--- Start of Exercise data ---

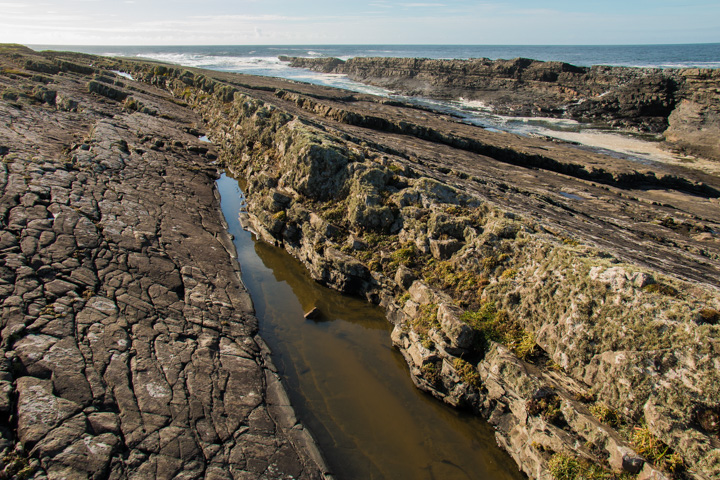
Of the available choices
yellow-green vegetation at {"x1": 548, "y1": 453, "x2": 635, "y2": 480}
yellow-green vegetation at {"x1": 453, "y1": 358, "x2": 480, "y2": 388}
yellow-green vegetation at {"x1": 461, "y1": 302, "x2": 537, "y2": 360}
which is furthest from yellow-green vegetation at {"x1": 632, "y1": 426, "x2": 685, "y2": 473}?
yellow-green vegetation at {"x1": 453, "y1": 358, "x2": 480, "y2": 388}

--- End of Exercise data ---

** Task objective **
Please render all of the records above as a two-column CSV with the columns "text" and "answer". Give one row per record, put each field in double quotes with its line breaks replaced by spaces, and omit the pictures.

** Solution below **
text,answer
"Of the available choices yellow-green vegetation at {""x1"": 548, ""y1"": 453, ""x2"": 635, ""y2"": 480} yellow-green vegetation at {""x1"": 453, ""y1"": 358, ""x2"": 480, ""y2"": 388} yellow-green vegetation at {""x1"": 461, ""y1"": 302, ""x2"": 537, ""y2"": 360} which is furthest from yellow-green vegetation at {""x1"": 632, ""y1"": 426, ""x2"": 685, ""y2"": 473}?","yellow-green vegetation at {""x1"": 453, ""y1"": 358, ""x2"": 480, ""y2"": 388}"